As noted in Part 1 of this article, the issue of Host Liability is categorized in 3 ways: Employer, Commercial, and Social. These principles and best practices are important to keep in mind, especially during the Christmas holiday season. In Part 2, we will focus on the Commercial and Social Host Liability categories.
Commercial Host Liability
The concept of commercial host liability was set out by the Supreme Court of Canada in a case dating back to 1973. In that case, a customer sued a bar for damages he suffered as a result of being hit by a motor vehicle after leaving a bar.
This decision established that bars, restaurants, and other commercial establishments that serve alcohol have a duty to protect their customers and the public. They cannot serve customers alcohol to the point of intoxication, and then turn them loose onto the streets. These principles have been affirmed in a recent BC Court of Appeal decision. In another case of the same year, the Court held a pub 20% liable for the actions of the defendant who, after drinking at the pub, was involved in a car accident. The bartender did not notice that the defendant was becoming extremely drunk since the defendant was neither falling down or slurring their words.
Social Host Liability
Thirty years later, in another case before the Supreme Court of Canada the issue was tackled about whether individuals who host a party can also be held liable for the actions of their intoxicated guests.
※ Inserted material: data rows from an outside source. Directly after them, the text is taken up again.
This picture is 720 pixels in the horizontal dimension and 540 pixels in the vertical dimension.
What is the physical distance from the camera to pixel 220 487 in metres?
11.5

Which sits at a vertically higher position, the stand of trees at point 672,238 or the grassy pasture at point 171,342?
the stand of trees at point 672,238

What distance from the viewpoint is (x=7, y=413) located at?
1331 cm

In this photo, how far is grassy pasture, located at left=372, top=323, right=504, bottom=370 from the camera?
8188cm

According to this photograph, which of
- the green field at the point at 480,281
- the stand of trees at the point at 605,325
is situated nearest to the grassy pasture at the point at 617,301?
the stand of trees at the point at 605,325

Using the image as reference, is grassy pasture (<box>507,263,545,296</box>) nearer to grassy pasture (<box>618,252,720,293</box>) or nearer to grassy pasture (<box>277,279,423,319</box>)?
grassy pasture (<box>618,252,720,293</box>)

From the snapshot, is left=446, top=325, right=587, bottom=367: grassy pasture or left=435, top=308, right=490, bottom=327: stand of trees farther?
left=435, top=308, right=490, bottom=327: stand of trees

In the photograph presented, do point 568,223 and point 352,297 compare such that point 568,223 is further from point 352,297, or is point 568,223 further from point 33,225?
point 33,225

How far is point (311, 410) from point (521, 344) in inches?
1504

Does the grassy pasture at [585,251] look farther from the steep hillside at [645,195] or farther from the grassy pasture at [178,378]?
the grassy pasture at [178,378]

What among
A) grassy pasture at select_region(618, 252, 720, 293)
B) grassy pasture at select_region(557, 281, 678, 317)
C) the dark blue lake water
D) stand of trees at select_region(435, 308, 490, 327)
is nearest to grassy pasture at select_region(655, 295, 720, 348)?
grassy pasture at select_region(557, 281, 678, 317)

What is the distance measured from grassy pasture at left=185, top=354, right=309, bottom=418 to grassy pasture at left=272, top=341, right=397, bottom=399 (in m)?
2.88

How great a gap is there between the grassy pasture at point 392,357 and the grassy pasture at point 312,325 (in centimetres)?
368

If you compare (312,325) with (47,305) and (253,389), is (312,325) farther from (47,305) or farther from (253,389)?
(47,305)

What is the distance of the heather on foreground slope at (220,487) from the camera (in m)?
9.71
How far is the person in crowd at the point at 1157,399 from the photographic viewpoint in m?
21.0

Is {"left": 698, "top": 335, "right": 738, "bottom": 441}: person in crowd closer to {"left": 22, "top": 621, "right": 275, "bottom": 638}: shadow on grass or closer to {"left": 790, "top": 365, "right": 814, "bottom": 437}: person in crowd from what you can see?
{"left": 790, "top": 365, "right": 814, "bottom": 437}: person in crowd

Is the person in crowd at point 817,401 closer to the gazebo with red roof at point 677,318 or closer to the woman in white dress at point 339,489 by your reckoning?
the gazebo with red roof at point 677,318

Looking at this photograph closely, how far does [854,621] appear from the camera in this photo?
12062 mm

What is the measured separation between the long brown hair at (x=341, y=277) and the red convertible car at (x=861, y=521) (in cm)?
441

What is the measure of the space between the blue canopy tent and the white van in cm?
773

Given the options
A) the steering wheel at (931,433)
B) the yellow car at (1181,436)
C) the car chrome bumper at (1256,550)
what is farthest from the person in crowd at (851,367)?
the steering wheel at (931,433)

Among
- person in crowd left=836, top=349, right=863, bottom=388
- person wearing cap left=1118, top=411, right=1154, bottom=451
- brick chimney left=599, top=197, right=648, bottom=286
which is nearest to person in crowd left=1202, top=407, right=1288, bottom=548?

In this case, the defendants had hosted a New Year’s Eve party at their home. The guests of the party provided their own alcohol. One of their guests drove home from the party in an intoxicated state. While on his way home, he collided head-on with another vehicle, killing one of the passengers and seriously injuring three others. The party hosts were not held liable for the car accident. The Court explained that a social host may be held liable if their conduct contributed to the risk:
A social host; a party where alcohol is served is not under a duty of care to members of the public who may be injured by a guest’s actions unless the host’s conduct implicates him or her in the creation or exacerbation of the risk.